**Instructions for the task**
Reproduce the data word for word, starting at its very beginning and ending with the line that contains "240L247 242L206 256V274L226". Include both ends.

::::

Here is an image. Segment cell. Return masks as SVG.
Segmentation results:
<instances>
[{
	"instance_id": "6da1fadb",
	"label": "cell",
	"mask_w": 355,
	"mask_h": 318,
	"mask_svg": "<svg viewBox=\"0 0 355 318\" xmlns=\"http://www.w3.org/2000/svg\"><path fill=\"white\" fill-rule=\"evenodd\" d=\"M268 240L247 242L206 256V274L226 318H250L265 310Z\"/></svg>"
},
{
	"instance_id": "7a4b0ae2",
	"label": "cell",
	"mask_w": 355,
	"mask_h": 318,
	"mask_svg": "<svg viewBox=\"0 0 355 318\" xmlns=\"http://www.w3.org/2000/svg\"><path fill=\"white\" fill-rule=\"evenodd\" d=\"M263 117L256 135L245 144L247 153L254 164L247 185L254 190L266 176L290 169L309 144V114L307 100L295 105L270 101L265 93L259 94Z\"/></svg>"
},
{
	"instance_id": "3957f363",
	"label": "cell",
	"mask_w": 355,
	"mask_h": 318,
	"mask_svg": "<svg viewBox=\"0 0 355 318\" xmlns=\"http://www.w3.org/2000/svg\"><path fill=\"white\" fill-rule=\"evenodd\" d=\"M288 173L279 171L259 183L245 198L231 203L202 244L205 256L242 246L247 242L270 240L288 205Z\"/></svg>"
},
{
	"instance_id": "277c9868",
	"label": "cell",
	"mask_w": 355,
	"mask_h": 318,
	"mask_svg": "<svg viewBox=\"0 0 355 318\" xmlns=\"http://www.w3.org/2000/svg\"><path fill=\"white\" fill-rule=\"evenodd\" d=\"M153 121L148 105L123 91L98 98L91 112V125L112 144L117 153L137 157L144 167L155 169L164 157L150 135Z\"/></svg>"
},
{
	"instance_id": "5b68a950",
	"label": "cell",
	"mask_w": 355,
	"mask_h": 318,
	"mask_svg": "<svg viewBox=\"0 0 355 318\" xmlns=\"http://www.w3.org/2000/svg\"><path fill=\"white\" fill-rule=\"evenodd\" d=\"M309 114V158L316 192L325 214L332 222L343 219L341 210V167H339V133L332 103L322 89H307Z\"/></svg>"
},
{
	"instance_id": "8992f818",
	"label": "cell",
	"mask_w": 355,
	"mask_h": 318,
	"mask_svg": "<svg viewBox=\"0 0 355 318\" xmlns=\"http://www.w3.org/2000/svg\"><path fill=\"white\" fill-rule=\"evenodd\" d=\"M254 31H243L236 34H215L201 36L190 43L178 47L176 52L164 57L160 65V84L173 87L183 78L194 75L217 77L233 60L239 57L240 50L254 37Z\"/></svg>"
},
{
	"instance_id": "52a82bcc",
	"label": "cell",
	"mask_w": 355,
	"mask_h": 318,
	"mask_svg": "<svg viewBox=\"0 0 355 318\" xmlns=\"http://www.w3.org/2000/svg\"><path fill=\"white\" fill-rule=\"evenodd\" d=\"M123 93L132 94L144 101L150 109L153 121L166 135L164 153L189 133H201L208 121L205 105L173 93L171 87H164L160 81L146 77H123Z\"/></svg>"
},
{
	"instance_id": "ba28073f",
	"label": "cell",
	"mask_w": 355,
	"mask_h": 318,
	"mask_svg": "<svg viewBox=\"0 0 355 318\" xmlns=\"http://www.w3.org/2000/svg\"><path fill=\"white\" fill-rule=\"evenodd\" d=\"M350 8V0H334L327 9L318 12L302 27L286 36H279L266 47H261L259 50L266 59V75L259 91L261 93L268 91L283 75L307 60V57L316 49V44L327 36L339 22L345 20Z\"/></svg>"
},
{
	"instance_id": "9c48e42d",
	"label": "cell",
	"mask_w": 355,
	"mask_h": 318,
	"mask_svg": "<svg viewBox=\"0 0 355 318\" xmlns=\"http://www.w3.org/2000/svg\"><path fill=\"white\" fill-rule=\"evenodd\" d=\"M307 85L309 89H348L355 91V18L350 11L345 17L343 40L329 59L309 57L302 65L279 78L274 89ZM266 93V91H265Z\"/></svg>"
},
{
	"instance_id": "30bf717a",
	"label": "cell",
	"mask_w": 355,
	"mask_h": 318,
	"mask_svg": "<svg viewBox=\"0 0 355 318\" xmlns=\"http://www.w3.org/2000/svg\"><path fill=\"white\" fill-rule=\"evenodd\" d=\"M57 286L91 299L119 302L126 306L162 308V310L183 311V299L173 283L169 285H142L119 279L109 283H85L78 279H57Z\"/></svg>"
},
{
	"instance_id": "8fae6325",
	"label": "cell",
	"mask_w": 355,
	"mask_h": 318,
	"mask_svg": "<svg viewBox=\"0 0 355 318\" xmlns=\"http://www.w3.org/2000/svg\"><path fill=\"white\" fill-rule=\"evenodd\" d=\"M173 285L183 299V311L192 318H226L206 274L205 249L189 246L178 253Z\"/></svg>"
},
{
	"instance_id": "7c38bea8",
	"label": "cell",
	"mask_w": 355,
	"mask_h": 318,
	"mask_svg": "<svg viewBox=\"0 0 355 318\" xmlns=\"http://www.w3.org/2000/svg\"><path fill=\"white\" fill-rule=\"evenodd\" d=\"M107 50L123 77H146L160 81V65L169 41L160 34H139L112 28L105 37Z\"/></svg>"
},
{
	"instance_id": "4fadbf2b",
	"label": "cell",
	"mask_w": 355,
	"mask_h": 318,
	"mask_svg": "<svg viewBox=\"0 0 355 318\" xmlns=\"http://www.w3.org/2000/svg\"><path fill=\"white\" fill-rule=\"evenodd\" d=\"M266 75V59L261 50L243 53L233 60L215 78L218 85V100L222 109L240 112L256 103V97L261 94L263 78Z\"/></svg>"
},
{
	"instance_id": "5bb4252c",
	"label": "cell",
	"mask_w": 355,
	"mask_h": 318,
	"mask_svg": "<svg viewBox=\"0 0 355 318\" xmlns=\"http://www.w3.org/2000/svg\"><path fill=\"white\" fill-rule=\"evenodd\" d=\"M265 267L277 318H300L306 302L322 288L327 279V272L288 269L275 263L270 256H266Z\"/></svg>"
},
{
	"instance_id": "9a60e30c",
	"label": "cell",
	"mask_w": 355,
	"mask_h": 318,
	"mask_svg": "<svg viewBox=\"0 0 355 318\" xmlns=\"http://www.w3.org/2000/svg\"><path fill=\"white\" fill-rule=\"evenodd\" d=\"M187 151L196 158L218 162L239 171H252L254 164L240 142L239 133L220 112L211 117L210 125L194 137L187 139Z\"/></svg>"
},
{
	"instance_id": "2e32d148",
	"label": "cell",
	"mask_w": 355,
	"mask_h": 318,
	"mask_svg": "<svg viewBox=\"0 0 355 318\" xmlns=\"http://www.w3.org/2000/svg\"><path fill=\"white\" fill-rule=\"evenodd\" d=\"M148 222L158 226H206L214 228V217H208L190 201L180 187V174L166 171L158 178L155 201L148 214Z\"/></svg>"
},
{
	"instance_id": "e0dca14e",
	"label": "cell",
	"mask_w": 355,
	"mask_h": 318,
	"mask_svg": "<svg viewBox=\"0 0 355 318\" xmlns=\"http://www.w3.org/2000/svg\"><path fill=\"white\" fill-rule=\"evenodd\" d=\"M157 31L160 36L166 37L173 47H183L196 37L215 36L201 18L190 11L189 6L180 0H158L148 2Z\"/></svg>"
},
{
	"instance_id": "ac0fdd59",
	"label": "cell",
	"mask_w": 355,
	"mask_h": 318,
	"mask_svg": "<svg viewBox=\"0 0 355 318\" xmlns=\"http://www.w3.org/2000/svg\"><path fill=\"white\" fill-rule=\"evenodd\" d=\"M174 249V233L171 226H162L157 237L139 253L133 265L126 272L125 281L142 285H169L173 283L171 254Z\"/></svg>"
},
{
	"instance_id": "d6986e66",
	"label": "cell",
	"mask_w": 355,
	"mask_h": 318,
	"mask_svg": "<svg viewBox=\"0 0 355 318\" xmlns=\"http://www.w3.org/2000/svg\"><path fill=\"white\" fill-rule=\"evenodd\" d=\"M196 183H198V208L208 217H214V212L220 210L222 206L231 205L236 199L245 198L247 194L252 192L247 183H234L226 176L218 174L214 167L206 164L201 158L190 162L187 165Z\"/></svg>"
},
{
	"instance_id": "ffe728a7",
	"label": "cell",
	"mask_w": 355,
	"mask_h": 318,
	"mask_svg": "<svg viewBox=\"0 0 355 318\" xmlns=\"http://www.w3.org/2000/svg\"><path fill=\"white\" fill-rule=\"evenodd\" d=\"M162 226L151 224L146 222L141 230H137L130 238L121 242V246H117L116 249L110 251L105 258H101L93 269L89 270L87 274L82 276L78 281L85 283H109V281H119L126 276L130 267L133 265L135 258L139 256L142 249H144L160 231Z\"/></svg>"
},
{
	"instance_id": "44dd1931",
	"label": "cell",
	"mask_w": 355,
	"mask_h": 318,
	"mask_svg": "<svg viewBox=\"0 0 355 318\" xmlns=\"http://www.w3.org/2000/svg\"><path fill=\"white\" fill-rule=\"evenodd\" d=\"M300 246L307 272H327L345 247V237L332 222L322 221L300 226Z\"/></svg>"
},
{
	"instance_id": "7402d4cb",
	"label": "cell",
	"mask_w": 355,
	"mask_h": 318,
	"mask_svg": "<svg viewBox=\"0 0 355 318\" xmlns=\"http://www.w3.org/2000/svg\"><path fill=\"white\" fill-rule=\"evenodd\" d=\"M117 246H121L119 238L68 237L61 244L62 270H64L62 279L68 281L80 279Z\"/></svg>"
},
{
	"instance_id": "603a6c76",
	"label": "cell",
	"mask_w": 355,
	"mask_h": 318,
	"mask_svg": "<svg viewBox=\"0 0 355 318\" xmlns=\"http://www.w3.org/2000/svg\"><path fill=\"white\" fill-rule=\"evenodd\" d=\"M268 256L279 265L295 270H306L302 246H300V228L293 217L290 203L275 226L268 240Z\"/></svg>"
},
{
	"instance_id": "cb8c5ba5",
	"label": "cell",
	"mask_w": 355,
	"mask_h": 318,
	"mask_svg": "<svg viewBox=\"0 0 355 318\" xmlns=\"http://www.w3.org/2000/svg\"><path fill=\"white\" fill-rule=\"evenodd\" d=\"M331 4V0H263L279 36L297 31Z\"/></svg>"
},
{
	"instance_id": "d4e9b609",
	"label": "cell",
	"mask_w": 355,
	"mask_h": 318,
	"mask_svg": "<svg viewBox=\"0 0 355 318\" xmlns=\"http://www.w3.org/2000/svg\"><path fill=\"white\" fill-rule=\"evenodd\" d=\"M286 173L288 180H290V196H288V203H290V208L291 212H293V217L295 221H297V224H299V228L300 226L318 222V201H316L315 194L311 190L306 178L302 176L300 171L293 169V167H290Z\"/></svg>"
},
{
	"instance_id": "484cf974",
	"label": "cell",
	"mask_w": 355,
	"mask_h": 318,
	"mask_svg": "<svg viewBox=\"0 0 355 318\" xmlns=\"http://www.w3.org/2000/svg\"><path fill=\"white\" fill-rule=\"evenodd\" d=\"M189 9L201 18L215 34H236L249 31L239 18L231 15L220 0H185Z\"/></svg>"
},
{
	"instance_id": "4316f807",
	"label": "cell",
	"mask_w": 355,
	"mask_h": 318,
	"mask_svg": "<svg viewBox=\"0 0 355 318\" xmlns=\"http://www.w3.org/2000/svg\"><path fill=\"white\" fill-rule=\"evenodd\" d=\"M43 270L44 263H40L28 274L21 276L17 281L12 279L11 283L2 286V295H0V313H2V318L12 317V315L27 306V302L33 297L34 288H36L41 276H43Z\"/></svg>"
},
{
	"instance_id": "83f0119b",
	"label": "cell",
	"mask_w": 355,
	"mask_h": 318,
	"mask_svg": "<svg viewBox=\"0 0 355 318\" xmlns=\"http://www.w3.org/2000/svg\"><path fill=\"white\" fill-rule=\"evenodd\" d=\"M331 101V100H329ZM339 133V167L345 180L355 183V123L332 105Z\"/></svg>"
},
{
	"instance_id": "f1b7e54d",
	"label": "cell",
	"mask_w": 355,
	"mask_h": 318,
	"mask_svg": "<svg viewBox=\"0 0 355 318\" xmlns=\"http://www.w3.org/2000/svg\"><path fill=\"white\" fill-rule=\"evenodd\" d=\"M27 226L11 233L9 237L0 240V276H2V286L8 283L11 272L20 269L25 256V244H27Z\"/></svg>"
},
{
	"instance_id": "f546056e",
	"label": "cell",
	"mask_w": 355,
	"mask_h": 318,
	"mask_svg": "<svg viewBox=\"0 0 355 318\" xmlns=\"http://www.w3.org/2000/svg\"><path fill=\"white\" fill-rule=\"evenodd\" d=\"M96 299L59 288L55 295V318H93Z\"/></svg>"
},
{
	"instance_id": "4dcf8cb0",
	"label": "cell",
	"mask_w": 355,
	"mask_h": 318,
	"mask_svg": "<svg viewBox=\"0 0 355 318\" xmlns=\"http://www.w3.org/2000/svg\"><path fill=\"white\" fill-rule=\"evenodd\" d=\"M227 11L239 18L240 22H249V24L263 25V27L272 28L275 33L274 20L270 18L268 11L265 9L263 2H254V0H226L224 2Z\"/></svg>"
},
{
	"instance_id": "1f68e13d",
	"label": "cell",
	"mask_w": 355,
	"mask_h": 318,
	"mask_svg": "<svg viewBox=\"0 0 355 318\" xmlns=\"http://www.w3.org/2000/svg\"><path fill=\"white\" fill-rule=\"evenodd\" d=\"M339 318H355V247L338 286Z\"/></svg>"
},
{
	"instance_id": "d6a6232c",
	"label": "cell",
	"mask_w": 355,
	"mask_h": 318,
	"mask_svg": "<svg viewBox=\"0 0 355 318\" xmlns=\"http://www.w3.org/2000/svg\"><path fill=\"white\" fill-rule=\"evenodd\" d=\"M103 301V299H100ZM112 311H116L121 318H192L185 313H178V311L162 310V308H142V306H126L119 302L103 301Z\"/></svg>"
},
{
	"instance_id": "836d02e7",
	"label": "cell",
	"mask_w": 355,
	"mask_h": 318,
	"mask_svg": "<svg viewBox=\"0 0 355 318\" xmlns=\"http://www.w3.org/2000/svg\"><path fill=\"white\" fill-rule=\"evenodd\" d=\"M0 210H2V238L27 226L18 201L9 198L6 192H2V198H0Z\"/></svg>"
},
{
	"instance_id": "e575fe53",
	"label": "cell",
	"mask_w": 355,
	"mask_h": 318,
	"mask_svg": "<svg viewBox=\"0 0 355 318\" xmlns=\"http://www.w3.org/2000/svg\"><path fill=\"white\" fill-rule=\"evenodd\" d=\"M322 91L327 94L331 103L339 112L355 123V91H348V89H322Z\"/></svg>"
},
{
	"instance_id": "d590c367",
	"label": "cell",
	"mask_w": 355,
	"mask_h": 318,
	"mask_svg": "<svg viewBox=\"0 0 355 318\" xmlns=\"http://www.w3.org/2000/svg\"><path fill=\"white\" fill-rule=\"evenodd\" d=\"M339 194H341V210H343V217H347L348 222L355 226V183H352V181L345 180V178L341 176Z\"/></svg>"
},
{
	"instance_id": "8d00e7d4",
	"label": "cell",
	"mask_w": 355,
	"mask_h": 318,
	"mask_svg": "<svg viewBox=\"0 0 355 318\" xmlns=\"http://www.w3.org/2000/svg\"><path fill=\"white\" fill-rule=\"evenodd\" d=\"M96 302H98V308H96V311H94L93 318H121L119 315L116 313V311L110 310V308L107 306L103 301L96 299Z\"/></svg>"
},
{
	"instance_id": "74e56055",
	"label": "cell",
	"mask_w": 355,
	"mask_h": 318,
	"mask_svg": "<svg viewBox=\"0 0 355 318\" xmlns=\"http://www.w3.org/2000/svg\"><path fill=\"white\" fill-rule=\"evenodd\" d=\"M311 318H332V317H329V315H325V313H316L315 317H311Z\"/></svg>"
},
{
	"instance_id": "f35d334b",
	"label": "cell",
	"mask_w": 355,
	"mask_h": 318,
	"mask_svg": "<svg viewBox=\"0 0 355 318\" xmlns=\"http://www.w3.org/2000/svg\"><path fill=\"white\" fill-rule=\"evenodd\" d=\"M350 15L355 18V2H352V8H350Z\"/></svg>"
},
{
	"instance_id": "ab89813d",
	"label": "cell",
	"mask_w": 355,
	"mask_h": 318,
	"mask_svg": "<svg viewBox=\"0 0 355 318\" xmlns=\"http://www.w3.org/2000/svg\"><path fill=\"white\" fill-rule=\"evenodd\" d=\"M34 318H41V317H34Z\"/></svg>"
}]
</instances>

::::

**Exercise solution**
Here is an image. Segment cell. Return masks as SVG.
Segmentation results:
<instances>
[{
	"instance_id": "6da1fadb",
	"label": "cell",
	"mask_w": 355,
	"mask_h": 318,
	"mask_svg": "<svg viewBox=\"0 0 355 318\" xmlns=\"http://www.w3.org/2000/svg\"><path fill=\"white\" fill-rule=\"evenodd\" d=\"M268 240L247 242L206 256V274L226 318H250L265 310Z\"/></svg>"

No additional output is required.